Page MenuHomePhabricator

Disable _Float16 for non ARM/SPIR Targets
ClosedPublic

Authored by erichkeane on Jan 24 2019, 1:44 PM.

Details

Summary

As Discussed here:
http://lists.llvm.org/pipermail/llvm-dev/2019-January/129543.html

There are problems exposing the _Float16 type on architectures that
haven't defined the ABI/ISel for the type yet, so we're temporarily
disabling the type and making it opt-in.

Diff Detail

Repository
rL LLVM

Event Timeline

erichkeane created this revision.Jan 24 2019, 1:44 PM
rjmccall added inline comments.Jan 24 2019, 3:38 PM
docs/LanguageExtensions.rst
497 ↗(On Diff #183391)

This entire documentation section really just needs to be reworked. Here's a starting point:

Clang supports two half-precision (16-bit) floating point types: ``__fp16`` and
``_Float16``.  These types are supported in all language modes.

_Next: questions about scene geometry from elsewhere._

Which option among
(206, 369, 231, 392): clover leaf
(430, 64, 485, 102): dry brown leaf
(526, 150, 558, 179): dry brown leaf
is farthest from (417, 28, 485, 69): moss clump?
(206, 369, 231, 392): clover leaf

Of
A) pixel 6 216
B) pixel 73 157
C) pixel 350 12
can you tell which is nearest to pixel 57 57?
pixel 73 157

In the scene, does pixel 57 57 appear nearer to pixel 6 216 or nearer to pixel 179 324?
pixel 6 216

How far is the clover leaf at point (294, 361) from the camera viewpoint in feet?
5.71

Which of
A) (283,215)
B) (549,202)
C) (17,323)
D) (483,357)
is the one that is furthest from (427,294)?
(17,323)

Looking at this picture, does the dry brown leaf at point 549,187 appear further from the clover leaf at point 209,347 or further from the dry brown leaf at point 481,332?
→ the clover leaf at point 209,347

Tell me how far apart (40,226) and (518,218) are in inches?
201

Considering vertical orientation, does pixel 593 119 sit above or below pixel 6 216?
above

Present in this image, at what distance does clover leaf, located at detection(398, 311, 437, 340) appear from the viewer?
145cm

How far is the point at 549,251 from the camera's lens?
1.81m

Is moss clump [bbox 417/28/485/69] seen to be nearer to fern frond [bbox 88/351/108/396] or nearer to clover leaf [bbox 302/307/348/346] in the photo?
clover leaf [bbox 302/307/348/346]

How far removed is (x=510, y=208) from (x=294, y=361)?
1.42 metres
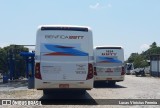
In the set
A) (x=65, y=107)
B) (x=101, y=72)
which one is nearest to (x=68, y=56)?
(x=65, y=107)

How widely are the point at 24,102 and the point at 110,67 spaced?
39.7ft

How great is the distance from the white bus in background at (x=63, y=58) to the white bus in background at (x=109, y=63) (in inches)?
425

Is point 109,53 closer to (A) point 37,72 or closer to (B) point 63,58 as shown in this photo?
(B) point 63,58

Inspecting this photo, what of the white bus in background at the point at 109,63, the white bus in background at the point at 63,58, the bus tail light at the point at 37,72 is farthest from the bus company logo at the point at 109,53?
the bus tail light at the point at 37,72

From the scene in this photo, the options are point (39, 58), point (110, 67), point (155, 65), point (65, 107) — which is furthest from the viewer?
point (155, 65)

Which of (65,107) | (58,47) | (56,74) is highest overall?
(58,47)

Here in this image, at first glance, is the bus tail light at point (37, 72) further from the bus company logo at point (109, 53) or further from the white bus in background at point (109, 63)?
the bus company logo at point (109, 53)

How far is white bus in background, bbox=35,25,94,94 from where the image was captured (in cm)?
1589

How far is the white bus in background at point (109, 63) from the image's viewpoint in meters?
26.9

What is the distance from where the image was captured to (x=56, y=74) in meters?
16.0

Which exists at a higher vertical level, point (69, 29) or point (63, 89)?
point (69, 29)

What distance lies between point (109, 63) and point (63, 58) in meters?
11.4

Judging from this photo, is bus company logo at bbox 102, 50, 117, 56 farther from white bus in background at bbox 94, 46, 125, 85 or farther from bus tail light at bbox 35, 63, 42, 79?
bus tail light at bbox 35, 63, 42, 79

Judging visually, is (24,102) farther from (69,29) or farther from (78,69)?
(69,29)
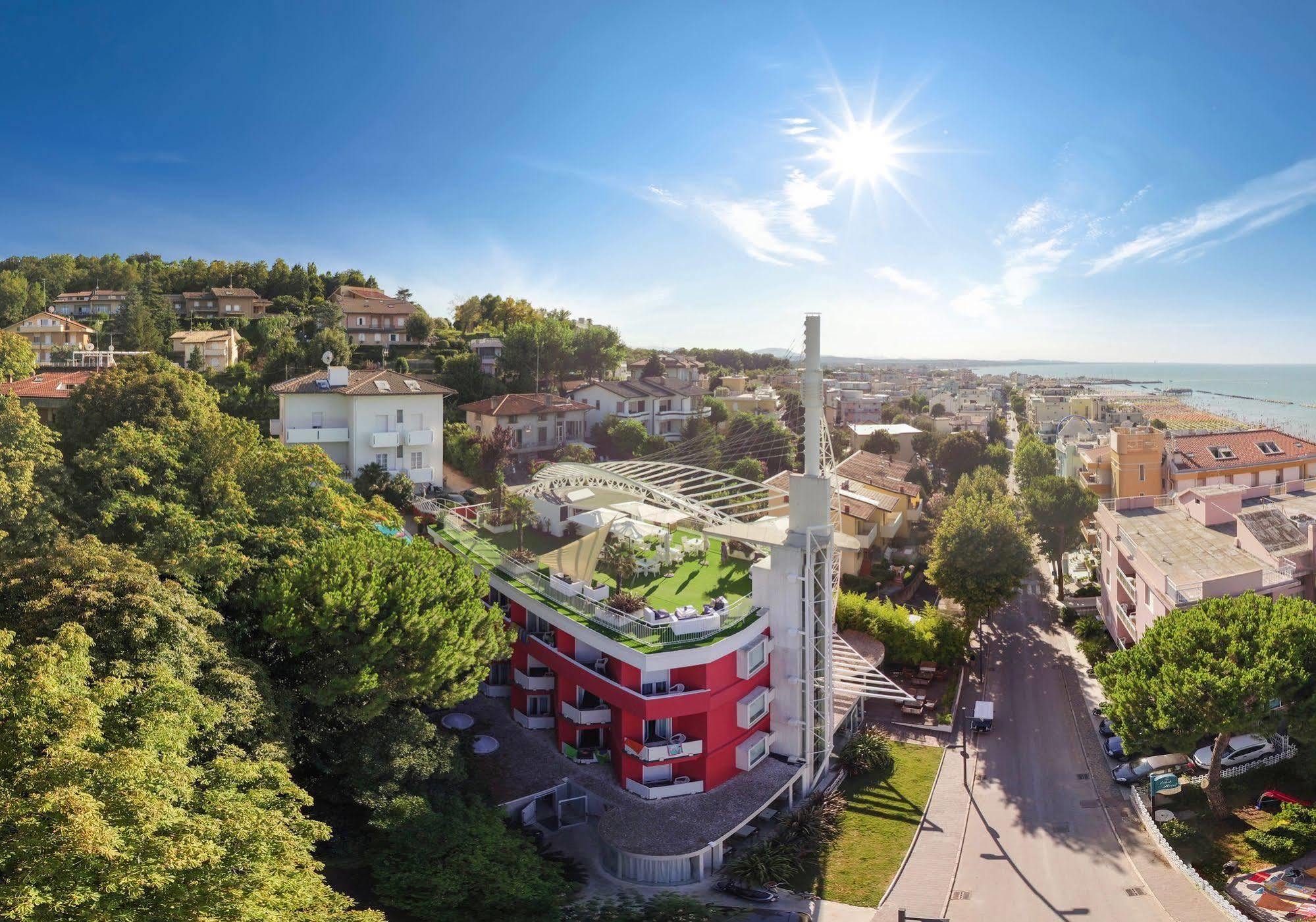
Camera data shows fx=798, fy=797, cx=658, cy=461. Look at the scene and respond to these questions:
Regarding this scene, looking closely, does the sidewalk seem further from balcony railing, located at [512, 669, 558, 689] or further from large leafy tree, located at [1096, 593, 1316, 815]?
balcony railing, located at [512, 669, 558, 689]

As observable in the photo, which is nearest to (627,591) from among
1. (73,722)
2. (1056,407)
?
(73,722)

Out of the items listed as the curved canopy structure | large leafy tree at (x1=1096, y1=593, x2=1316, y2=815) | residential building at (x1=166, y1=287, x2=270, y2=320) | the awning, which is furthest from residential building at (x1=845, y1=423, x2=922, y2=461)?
residential building at (x1=166, y1=287, x2=270, y2=320)

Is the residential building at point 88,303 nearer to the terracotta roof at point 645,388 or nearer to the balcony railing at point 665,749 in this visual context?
the terracotta roof at point 645,388

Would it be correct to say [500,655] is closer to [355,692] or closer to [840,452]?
[355,692]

``__fp16`` is supported on every target, as it is purely a storage format; see below.
``_Float16`` is currently only supported on the following targets:
- 32-bit ARM
- 64-bit ARM (AArch64)
- SPIR
``_Float16`` will be supported on more targets as they define ABIs for them.

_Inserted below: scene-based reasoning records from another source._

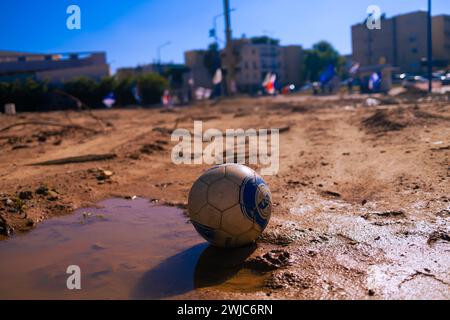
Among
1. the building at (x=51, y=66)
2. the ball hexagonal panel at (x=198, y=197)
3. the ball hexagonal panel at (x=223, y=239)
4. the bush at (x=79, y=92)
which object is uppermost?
the building at (x=51, y=66)

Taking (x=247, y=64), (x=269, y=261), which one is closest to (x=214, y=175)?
(x=269, y=261)

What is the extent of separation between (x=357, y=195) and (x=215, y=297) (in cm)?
409

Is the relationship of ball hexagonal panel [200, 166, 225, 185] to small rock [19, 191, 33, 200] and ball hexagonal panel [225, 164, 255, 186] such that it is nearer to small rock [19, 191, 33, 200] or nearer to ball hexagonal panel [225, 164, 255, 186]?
ball hexagonal panel [225, 164, 255, 186]

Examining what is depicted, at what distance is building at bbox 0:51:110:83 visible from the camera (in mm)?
49531

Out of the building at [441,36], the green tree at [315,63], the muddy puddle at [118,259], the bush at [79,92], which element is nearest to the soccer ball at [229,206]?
the muddy puddle at [118,259]

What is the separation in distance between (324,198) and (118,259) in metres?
3.66

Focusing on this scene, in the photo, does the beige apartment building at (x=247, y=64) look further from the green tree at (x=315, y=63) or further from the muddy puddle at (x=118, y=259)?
the muddy puddle at (x=118, y=259)

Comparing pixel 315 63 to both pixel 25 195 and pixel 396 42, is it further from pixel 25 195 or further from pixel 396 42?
pixel 25 195

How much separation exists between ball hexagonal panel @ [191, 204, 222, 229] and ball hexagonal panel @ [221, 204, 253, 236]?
2.7 inches

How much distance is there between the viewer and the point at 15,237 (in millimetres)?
6328

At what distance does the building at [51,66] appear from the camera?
49.5 m

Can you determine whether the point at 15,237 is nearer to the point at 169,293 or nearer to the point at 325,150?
the point at 169,293

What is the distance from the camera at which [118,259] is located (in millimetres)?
5332
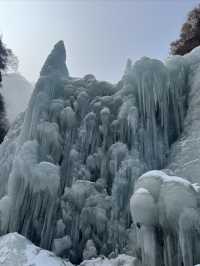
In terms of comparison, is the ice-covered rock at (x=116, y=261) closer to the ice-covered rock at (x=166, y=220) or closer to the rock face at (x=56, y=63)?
the ice-covered rock at (x=166, y=220)

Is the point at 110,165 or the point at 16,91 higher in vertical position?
the point at 16,91

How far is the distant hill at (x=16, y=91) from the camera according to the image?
118ft

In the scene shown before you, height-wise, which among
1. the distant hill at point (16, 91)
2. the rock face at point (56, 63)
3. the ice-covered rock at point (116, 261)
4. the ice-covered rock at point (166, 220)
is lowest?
the ice-covered rock at point (116, 261)

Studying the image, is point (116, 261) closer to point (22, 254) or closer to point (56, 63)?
point (22, 254)

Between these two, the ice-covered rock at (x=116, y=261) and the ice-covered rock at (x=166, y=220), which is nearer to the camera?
the ice-covered rock at (x=166, y=220)

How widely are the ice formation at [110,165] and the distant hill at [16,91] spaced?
82.9ft

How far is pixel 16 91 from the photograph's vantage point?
129ft

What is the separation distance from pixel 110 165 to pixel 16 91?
33038 mm

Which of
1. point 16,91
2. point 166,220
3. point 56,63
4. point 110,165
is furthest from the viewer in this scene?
point 16,91

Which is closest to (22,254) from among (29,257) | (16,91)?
(29,257)

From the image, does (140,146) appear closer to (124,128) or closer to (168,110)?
(124,128)

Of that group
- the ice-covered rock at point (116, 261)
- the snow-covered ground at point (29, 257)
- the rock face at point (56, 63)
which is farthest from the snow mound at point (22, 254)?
the rock face at point (56, 63)

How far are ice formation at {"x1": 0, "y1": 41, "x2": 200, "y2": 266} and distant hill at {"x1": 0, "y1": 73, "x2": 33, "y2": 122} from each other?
25260 millimetres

``__fp16`` is a storage and interchange format only.  This means that values of
``__fp16`` are immediately promoted to (at least) ``float`` when used in arithmetic
operations, so that e.g. the result of adding two ``__fp16`` values has type ``float``.
The behavior of ``__fp16`` is specified by the ARM C Language Extensions (`ACLE <http://infocenter.arm.com/help/topic/com.arm.doc.ihi0053d/IHI0053D_acle_2_1.pdf>`_).
Clang uses the ``binary16`` format from IEEE 754-2008 for ``__fp16``, not the ARM
alternative format.

``_Float16`` is an extended floating-point type.  This means that, just like arithmetic on
``float`` or ``double``, arithmetic on ``_Float16`` operands is formally performed in the
``_Float16`` type, so that e.g. the result of adding two ``_Float16`` values has type
``_Float16``.  The behavior of ``_Float16`` is specified by ISO/IEC TS 18661-3:2015
("Floating-point extensions for C").  As with ``__fp16``, Clang uses the ``binary16``
format from IEEE 754-2008 for ``_Float16``.

``_Float16`` arithmetic will be performed using native half-precision support
when available on the target (e.g. on ARMv8.2a); otherwise it will be performed
at a higher precision (currently always ``float``) and then truncated down to
``_Float16``.  Note that C and C++ allow intermediate floating-point operands
of an expression to be computed with greater precision than is expressible in
their type, so Clang may avoid intermediate truncations in certain cases; this may
lead to results that are inconsistent with native arithmetic.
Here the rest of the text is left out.